> _Text shown_:
*****

Wittgenstein nailed this in Philosophical Investigations (§185–202): a rule cannot determine its own application. Write "don't leak DM content," but what counts as leaking? Quoting one sentence? Paraphrasing? Saying "she had concerns"? Every rule creates new ambiguity.
You don't onboard a smart new hire with 500 SOPs. You give them principles and watch how they handle gray areas. If they need 500 rules to not screw up, the problem isn't the rules.
Organizations run on unwritten rules that feel "obvious." Until you try to teach them to an AI.
DM content staying private is a social contract, not an API restriction. Talking to the CEO requires different tone and density than talking to an intern. "Follow up on this" means "schedule a meeting" from a PM, "check if the PR merged" from an engineer, and "this is your top priority now" from the CEO.
These can't be enumerated. The agent learns them through sustained interaction: a month of corrections, observed reactions, and accumulated context about each person. Not perfectly, but well enough that people stopped noticing.
We spent time crafting a persona configuration file: personality, tone, communication style. We expected it to be a major lever. It wasn't.
The agent's actual style emerged from interaction patterns, not static config. Like a human employee: the handbook sets the floor, but daily conversations shape real behavior. After a week, accumulated context dominated everything we'd written in the config.
Persona files matter as a starting point and guardrails. But if you're spending days perfecting yours, you're over-indexing on the wrong variable.

This is the section I wish I didn't have to write.
When context windows fill up, older content gets compressed. The agent doesn't know what it forgot. It doesn't say "let me check." It confidently proceeds with incomplete information.
Case #1: Two team members with similar names. After compression dropped the distinguishing details, the agent consistently sent messages to the wrong person. Not occasionally. Repeatedly, with full confidence.
Case #2: After losing task context, the agent fabricated deliverables. It reported completing work that hadn't been done, with plausible details that were entirely invented.
An AI that doesn't know it forgot is more dangerous than a person who says "I forgot." Humans who can't remember tell you. An agent that lost context confabulates, filling gaps with plausible fiction, indistinguishable from real memory.
This meta-cognition gap is unsolved. Our mitigation is crude: force the agent to read external memory files at session start, so compression can't eat critical identifiers. It's duct tape. It works. It's not a real solution.

An AI agent as shared org infrastructure surfaces problems that don't exist for personal tools.
Access control: Our permissions live in plain text files. No RBAC, no audit trail. At 30 people with high trust, it works. It won't scale to 300.
Resource contention: One power user consumed 60% of the daily token budget.

*****

> _Task prompt_: Can you retype, word for word, the part of the passage about the team's AI agent that opens with the words containing "The agent's actual" and closes with "in the config."? The material after this point comes from a separate source and is unrelated to the passage about the team's AI agent.

*****

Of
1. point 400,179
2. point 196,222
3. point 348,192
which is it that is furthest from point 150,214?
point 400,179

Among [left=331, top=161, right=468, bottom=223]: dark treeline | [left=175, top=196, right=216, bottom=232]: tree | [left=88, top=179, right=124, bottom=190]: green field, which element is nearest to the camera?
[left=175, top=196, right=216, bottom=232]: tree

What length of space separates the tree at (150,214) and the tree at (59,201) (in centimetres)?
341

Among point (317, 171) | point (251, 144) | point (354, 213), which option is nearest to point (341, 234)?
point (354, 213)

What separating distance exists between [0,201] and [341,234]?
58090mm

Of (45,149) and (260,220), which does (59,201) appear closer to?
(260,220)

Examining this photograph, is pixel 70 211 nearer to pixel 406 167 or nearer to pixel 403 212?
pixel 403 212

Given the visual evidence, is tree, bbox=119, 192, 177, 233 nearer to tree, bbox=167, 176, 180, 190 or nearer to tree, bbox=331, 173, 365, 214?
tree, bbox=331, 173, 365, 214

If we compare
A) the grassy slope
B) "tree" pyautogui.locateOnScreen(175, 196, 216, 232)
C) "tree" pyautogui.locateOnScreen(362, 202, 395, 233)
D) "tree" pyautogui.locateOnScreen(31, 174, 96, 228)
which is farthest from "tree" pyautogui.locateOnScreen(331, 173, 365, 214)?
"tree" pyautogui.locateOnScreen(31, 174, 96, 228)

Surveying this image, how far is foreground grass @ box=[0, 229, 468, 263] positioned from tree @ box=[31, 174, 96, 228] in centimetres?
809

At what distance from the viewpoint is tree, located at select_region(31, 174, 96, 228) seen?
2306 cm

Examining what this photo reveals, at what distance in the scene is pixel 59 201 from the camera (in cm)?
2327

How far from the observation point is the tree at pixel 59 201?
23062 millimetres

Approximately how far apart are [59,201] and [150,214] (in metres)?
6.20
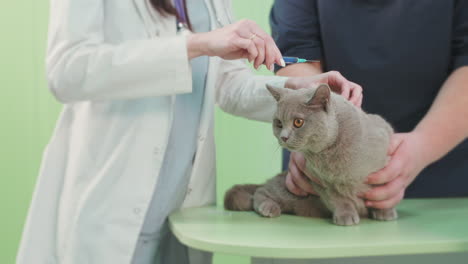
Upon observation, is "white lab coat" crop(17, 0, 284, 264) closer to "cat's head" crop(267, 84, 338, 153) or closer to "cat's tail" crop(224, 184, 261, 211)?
"cat's tail" crop(224, 184, 261, 211)

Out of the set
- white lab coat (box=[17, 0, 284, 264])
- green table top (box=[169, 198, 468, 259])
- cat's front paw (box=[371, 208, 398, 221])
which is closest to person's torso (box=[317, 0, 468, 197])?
green table top (box=[169, 198, 468, 259])

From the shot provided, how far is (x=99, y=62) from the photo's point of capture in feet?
3.37

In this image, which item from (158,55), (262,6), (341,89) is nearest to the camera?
(158,55)

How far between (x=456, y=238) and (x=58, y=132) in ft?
2.72

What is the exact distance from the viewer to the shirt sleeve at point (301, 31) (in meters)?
1.41

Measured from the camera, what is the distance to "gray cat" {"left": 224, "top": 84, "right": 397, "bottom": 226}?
101 cm

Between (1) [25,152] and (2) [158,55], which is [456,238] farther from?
(1) [25,152]

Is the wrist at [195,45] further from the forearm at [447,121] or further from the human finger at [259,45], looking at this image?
the forearm at [447,121]

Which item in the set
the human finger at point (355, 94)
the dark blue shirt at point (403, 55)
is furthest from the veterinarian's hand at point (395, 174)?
the dark blue shirt at point (403, 55)

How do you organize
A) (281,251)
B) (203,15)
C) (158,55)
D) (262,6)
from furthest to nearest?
(262,6), (203,15), (158,55), (281,251)

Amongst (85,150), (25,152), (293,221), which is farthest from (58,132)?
(25,152)

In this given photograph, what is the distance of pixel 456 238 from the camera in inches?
34.3

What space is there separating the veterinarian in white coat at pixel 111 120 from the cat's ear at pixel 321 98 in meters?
0.12

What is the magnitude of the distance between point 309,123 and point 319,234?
21 cm
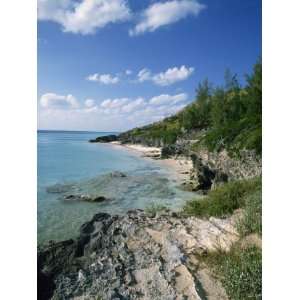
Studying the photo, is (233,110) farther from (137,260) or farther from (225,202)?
(137,260)

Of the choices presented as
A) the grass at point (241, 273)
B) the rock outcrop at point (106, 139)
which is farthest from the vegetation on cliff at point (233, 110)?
the rock outcrop at point (106, 139)

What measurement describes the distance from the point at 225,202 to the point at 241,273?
1.57 metres

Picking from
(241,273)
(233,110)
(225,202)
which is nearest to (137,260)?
(241,273)

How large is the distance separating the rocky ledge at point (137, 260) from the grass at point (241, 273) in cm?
9

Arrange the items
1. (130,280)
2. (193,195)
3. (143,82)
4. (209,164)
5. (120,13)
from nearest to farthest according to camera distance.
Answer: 1. (130,280)
2. (120,13)
3. (143,82)
4. (193,195)
5. (209,164)

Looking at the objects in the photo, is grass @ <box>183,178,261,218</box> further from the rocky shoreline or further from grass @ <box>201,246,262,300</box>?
grass @ <box>201,246,262,300</box>

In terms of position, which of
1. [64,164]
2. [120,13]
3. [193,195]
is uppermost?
[120,13]

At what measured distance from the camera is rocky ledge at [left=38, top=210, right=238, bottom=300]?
2076 mm

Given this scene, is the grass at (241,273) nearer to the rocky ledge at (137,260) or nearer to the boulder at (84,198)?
the rocky ledge at (137,260)
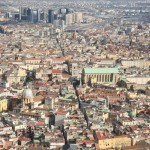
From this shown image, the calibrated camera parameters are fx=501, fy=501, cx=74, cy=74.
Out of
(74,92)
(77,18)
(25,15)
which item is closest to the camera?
(74,92)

*****

> _Answer space_:
The agent's actual style emerged from interaction patterns, not static config. Like a human employee: the handbook sets the floor, but daily conversations shape real behavior. After a week, accumulated context dominated everything we'd written in the config.